START Provided records

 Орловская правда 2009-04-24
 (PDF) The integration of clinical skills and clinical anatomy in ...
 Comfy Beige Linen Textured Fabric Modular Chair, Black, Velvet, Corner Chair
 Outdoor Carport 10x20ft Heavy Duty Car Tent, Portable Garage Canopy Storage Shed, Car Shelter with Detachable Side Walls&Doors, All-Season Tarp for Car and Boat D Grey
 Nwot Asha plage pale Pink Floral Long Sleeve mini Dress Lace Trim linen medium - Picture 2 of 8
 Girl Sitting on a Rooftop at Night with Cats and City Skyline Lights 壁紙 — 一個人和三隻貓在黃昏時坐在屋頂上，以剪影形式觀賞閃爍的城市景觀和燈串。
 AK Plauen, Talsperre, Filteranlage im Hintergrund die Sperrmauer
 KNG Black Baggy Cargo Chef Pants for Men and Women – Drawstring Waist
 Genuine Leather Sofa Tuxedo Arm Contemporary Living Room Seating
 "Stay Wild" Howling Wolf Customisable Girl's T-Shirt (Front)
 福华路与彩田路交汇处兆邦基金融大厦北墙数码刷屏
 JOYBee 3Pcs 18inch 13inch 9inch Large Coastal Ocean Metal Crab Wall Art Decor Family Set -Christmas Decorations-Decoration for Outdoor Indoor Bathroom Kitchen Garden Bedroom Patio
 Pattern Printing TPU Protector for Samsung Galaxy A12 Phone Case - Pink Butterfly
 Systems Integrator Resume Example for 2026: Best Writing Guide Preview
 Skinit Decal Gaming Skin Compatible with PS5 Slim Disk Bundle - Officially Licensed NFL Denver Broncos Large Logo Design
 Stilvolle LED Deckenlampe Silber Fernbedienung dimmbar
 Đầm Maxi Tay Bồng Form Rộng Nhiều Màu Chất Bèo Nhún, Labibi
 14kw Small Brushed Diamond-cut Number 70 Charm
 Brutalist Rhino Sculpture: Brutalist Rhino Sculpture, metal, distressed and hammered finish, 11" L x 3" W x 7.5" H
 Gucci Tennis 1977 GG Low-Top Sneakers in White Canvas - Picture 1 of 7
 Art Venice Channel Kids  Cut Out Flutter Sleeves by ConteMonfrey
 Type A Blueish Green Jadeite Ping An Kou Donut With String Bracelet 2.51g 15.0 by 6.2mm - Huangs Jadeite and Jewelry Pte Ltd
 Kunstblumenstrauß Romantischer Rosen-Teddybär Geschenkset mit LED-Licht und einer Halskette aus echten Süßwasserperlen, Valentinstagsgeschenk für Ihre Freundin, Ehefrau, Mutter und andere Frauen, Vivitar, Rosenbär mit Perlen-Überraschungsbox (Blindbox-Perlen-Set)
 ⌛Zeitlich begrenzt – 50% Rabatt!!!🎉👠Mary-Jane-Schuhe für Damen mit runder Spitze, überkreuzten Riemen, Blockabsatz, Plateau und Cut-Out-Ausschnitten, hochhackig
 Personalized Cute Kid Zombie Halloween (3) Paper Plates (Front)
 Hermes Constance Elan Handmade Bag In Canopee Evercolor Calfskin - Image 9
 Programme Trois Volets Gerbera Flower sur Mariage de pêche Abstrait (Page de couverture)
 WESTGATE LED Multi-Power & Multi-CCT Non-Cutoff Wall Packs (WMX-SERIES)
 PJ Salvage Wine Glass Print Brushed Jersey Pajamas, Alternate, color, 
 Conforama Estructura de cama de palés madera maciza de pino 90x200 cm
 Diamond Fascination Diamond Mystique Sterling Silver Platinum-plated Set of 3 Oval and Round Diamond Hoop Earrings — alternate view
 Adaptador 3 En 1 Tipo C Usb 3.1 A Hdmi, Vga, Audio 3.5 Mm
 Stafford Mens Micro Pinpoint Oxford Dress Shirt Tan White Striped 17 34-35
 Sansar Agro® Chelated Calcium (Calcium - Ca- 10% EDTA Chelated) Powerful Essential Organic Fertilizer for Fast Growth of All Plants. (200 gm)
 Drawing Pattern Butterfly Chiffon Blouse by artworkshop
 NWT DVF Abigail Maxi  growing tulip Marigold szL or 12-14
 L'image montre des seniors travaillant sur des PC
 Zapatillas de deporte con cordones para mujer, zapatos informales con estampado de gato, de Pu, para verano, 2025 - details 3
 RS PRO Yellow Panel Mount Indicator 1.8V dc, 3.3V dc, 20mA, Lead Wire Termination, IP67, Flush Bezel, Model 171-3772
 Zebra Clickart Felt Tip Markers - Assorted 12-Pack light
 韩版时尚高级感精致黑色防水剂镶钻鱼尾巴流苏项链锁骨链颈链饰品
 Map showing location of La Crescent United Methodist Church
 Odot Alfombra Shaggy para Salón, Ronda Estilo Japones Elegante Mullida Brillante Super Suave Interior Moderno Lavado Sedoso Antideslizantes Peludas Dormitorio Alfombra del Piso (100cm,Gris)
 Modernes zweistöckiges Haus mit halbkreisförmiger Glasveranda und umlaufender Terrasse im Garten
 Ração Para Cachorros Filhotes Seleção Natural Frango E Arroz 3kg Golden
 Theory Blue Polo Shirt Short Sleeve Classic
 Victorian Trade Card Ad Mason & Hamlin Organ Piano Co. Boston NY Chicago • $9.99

END Provided records

Problem requirements
Every entry should be retyped exactly as shown.

Solution to this problem
 Орловская правда 2009-04-24
 (PDF) The integration of clinical skills and clinical anatomy in ...
 Comfy Beige Linen Textured Fabric Modular Chair, Black, Velvet, Corner Chair
 Outdoor Carport 10x20ft Heavy Duty Car Tent, Portable Garage Canopy Storage Shed, Car Shelter with Detachable Side Walls&Doors, All-Season Tarp for Car and Boat D Grey
 Nwot Asha plage pale Pink Floral Long Sleeve mini Dress Lace Trim linen medium - Picture 2 of 8
 Girl Sitting on a Rooftop at Night with Cats and City Skyline Lights 壁紙 — 一個人和三隻貓在黃昏時坐在屋頂上，以剪影形式觀賞閃爍的城市景觀和燈串。
 AK Plauen, Talsperre, Filteranlage im Hintergrund die Sperrmauer
 KNG Black Baggy Cargo Chef Pants for Men and Women – Drawstring Waist
 Genuine Leather Sofa Tuxedo Arm Contemporary Living Room Seating
 "Stay Wild" Howling Wolf Customisable Girl's T-Shirt (Front)
 福华路与彩田路交汇处兆邦基金融大厦北墙数码刷屏
 JOYBee 3Pcs 18inch 13inch 9inch Large Coastal Ocean Metal Crab Wall Art Decor Family Set -Christmas Decorations-Decoration for Outdoor Indoor Bathroom Kitchen Garden Bedroom Patio
 Pattern Printing TPU Protector for Samsung Galaxy A12 Phone Case - Pink Butterfly
 Systems Integrator Resume Example for 2026: Best Writing Guide Preview
 Skinit Decal Gaming Skin Compatible with PS5 Slim Disk Bundle - Officially Licensed NFL Denver Broncos Large Logo Design
 Stilvolle LED Deckenlampe Silber Fernbedienung dimmbar
 Đầm Maxi Tay Bồng Form Rộng Nhiều Màu Chất Bèo Nhún, Labibi
 14kw Small Brushed Diamond-cut Number 70 Charm
 Brutalist Rhino Sculpture: Brutalist Rhino Sculpture, metal, distressed and hammered finish, 11" L x 3" W x 7.5" H
 Gucci Tennis 1977 GG Low-Top Sneakers in White Canvas - Picture 1 of 7
 Art Venice Channel Kids  Cut Out Flutter Sleeves by ConteMonfrey
 Type A Blueish Green Jadeite Ping An Kou Donut With String Bracelet 2.51g 15.0 by 6.2mm - Huangs Jadeite and Jewelry Pte Ltd
 Kunstblumenstrauß Romantischer Rosen-Teddybär Geschenkset mit LED-Licht und einer Halskette aus echten Süßwasserperlen, Valentinstagsgeschenk für Ihre Freundin, Ehefrau, Mutter und andere Frauen, Vivitar, Rosenbär mit Perlen-Überraschungsbox (Blindbox-Perlen-Set)
 ⌛Zeitlich begrenzt – 50% Rabatt!!!🎉👠Mary-Jane-Schuhe für Damen mit runder Spitze, überkreuzten Riemen, Blockabsatz, Plateau und Cut-Out-Ausschnitten, hochhackig
 Personalized Cute Kid Zombie Halloween (3) Paper Plates (Front)
 Hermes Constance Elan Handmade Bag In Canopee Evercolor Calfskin - Image 9
 Programme Trois Volets Gerbera Flower sur Mariage de pêche Abstrait (Page de couverture)
 WESTGATE LED Multi-Power & Multi-CCT Non-Cutoff Wall Packs (WMX-SERIES)
 PJ Salvage Wine Glass Print Brushed Jersey Pajamas, Alternate, color, 
 Conforama Estructura de cama de palés madera maciza de pino 90x200 cm
 Diamond Fascination Diamond Mystique Sterling Silver Platinum-plated Set of 3 Oval and Round Diamond Hoop Earrings — alternate view
 Adaptador 3 En 1 Tipo C Usb 3.1 A Hdmi, Vga, Audio 3.5 Mm
 Stafford Mens Micro Pinpoint Oxford Dress Shirt Tan White Striped 17 34-35
 Sansar Agro® Chelated Calcium (Calcium - Ca- 10% EDTA Chelated) Powerful Essential Organic Fertilizer for Fast Growth of All Plants. (200 gm)
 Drawing Pattern Butterfly Chiffon Blouse by artworkshop
 NWT DVF Abigail Maxi  growing tulip Marigold szL or 12-14
 L'image montre des seniors travaillant sur des PC
 Zapatillas de deporte con cordones para mujer, zapatos informales con estampado de gato, de Pu, para verano, 2025 - details 3
 RS PRO Yellow Panel Mount Indicator 1.8V dc, 3.3V dc, 20mA, Lead Wire Termination, IP67, Flush Bezel, Model 171-3772
 Zebra Clickart Felt Tip Markers - Assorted 12-Pack light
 韩版时尚高级感精致黑色防水剂镶钻鱼尾巴流苏项链锁骨链颈链饰品
 Map showing location of La Crescent United Methodist Church
 Odot Alfombra Shaggy para Salón, Ronda Estilo Japones Elegante Mullida Brillante Super Suave Interior Moderno Lavado Sedoso Antideslizantes Peludas Dormitorio Alfombra del Piso (100cm,Gris)
 Modernes zweistöckiges Haus mit halbkreisförmiger Glasveranda und umlaufender Terrasse im Garten
 Ração Para Cachorros Filhotes Seleção Natural Frango E Arroz 3kg Golden
 Theory Blue Polo Shirt Short Sleeve Classic
 Victorian Trade Card Ad Mason & Hamlin Organ Piano Co. Boston NY Chicago • $9.99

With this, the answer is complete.